Quando eu decido fazer as coisas acontecerem geralmente tenho sucesso. Mas desta vez... Enfim, dá vontade de ficar na janela olhando o infinito, feito cão que baba em dia de passeio.
Hoje me mandaram um poeminha do Quintana que eu tinha no meu caderno de poesia quando na 7ª série. É meio trouxa, mas pseudo-profundo: "lembrar que te esqueci"... Eu gosto dele, pelo menos parecia gostar. Coisas se dissipando...

As estrelas estão caindo, como disse Sr. Russo. Mas não me preocupo mais em apartá-las.

Gravei os dois CDs do Interpol pra ouvir no ônibus, no trabalho, na calçada, na aula, na venda da esquina e feito "magal" no canalete domingo... Recebi meu ordenado para gastar com chiclete, bala, pirulito e chips fandangos milho.

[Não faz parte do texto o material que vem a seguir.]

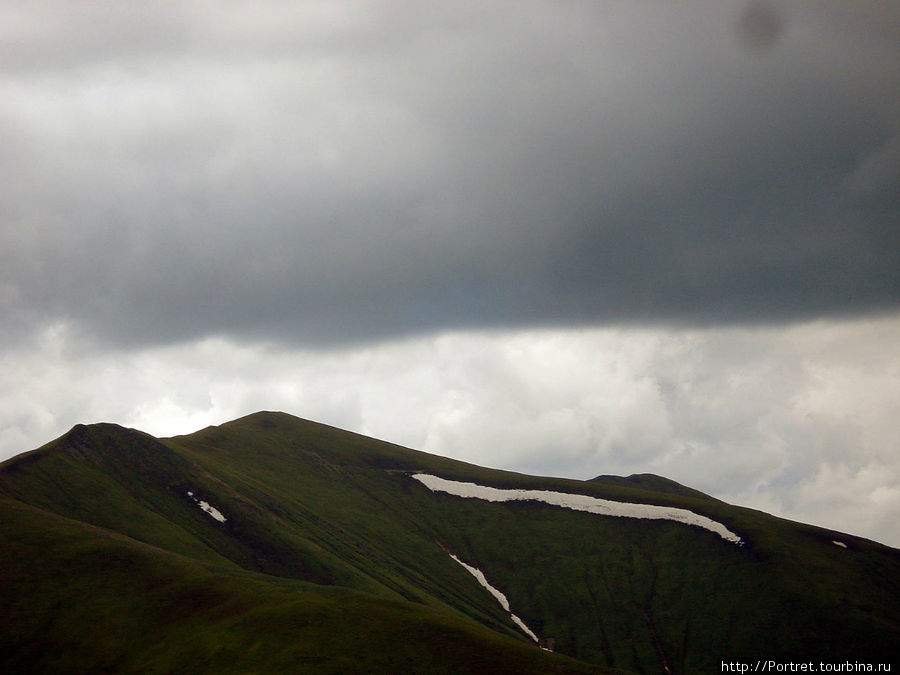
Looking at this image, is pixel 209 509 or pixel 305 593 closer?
pixel 305 593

Comprei umas roupas novas, mas procuro uma camiseta do Interpol que eu goste. Me adicionaram no orkut e nem sei quem é.
Me acordei pensando outro dia: "Lizi, pára de porra!"
Enfim...

As pessoas estão vazias, se tocarmos, quebram e deixam sair moscas de dentro.

Não tô com muita vontade de ver gente bonita por aí, só queria mesmo apagar a tarde toda. Dada impossibilidade de concretização do ato por falta de meios exteriores, resolvi ver os comentários deste pelo qual vos falo. Não pretendo polir estrelas quebradas. Só estou tomando coragem pra terminar o serviço.

Um comentário:

Lizi disse...

But if my life is such a big joke, why should i care...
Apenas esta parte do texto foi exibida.